Hi Morten,
I have one point to make below.
On 06/04/2013 08:33 PM, Morten Rasmussen wrote:
Thanks for sharing your view.
I agree with idea of having a high level user switch to change power/performance policy trade-offs for the system. Not only for scheduling. I also share your view that the scheduler is in the ideal place to drive the frequency scaling and idle policies.
However, I think that an integrated solution with one unified policy implemented in the scheduler would take a significant rewrite of the scheduler and the power management frameworks even if we start with just a few SoCs.

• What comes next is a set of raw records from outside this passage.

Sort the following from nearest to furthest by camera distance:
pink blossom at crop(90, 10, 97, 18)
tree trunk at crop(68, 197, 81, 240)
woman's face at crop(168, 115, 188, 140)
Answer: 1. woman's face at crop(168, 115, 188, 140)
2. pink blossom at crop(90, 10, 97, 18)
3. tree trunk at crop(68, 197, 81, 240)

To reach an integrated solution that does better than the current approach there is a range of things that need to be considered:
Define a power-efficient scheduling policy. Depending on the power gating support on the particular system packing tasks may improve power-efficiency while spreading the tasks may be better for others.
Define how the user policy switch works. In previous discussions it was proposed to have a high level switch that allows specification of what the system should strive to achieve - power saving or performance. In those discussions, what power meant wasn't exactly defined.
Find a generic way to represent the power topology which includes power domains, voltage domains and frequency domains. Also, more importantly how we can derive the optimal power/performance policy for the specific platform. There may be dependencies between idle and frequency states like it is the case for frequency boost mode like Arjan mentions in his reply.
The fact that not all platforms expose all idle states to the OS and that closed firmware may do whatever it likes behind the scenes. There are various reasons to do this. Not all of them are bad.
Define a scheduler driven frequency scaling policy that at least matches the 'performance' of the current cpufreq policies and has potential for further improvements.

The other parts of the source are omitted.